Arguição de Descumprimento de Preceito Fundamental será avaliada pelo STF Joédson Alves/Agência Brasil - 11.02.2025

Anos após a sanção da lei que cria o Cadastro Nacional de Pessoas Condenadas por Crime de Estupro e o Cadastro Nacional de Pedófilos e Predadores Sexuais, o Brasil ainda não conta com o funcionamento dessas plataformas. Os projetos foram sancionados em 2020 e 2024, respectivamente, mas não estabeleciam um prazo para funcionamento do cadastro.

O tema é motivo de uma Arguição de Descumprimento de Preceito Fundamental, ajuizada pelo partido Novo no STF (Supremo Tribunal Federal) um dia após o governo anunciar uma nova lista: desta vez dos homens condenados por feminicídio.


A sigla avalia que o Estado está descumprindo normas aprovadas pelo Congresso e sancionadas pela própria presidência da República.

“Não é aceitável que cadastros previstos em lei há anos continuem inexistentes. Quando o poder público falha em fornecer informação e transparência, quem fica vulnerável são as vítimas e suas famílias.

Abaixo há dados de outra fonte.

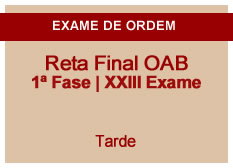 Reta Final OAB | 1ª Fase | XXIII Exame | Tarde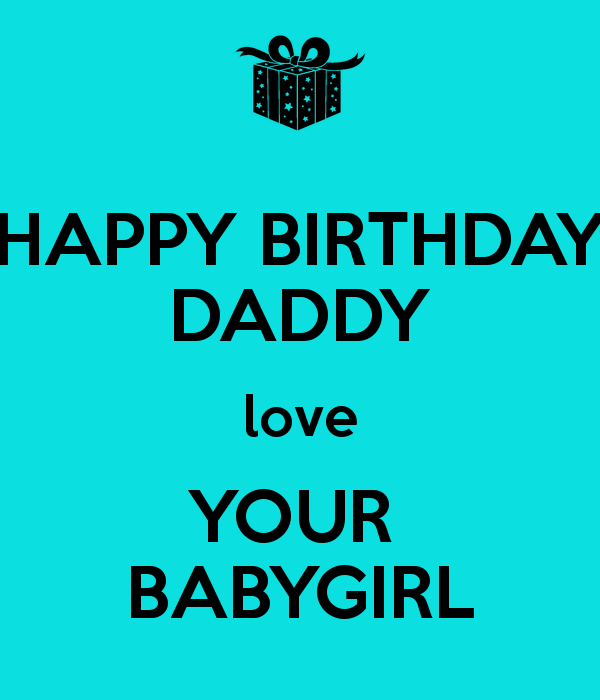 HAPPY BIRTHDAY DADDY Love YOUR BABYGIRL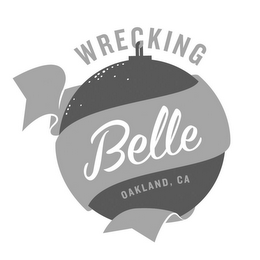 mark for WRECKING BELLE OAKLAND, CA, trademark #85740694
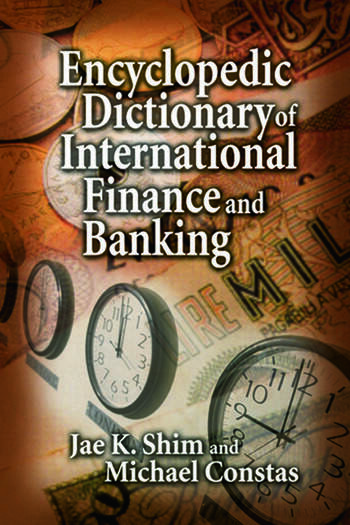 Encyclopedic Dictionary of International Finance and Banking book cover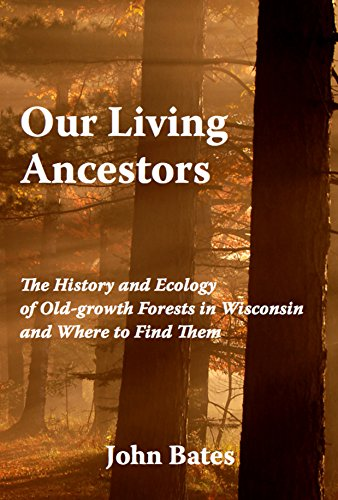 Read Online Our Living Ancestors: The History and Ecology of Old-growth Forests in Wisconsin (And Where to Find Them) pdf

O cadastro é um instrumento de proteção social e prevenção”, diz o presidente do partido, Eduardo Ribeiro.


Pela legislação aprovada, qualquer cidadão poderia verificar, por meio do nome ou CPF, se determinada pessoa possui histórico de condenação por estupro, estupro de vulnerável ou crimes relacionados à exploração sexual infantil.

Os advogados alegam que mesmo depois da promulgação da Lei n.º 14.069/2020 e após quase dois anos da Lei n.º 15.035/2024, ainda não há um cronograma definido pelo Ministério da Justiça e Segurança Pública ou pelo CNJ (Conselho Nacional de Justiça). Os dois órgãos vivem um impasse sobre a competência pela manutenção da lista de condenados.

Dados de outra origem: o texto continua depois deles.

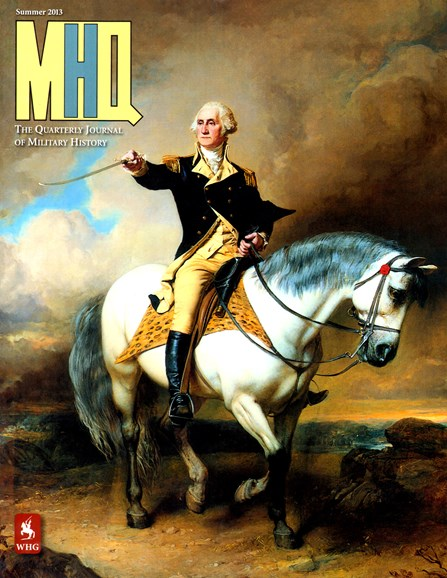 MHQ: Military History Quarterly Cover - 6/1/2013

O R7 Planalto entrou em contato com o Ministério e com o Conselho Nacional de Justiça questionando sobre o tema. Em nota, o Ministério da Justiça disse “no âmbito do sistema de justiça criminal brasileiro, as informações relativas a condenações são consolidadas a partir dos dados disponibilizados pelos Tribunais de Justiça e integradas em bases administradas pelo Conselho Nacional de Justiça”.

“No que se refere à Secretaria Nacional de Segurança Pública, a Lei menciona a pasta especificamente quanto à fonte de custeio do cadastro, por meio do Fundo Nacional de Segurança Pública. Assim, eventuais informações mais detalhadas sobre a gestão e consolidação desses dados podem ser obtidas junto aos órgãos responsáveis pela administração das bases do sistema de justiça”, disse.


O CNJ não se posicionou até a publicação desta reportagem. O espaço segue aberto.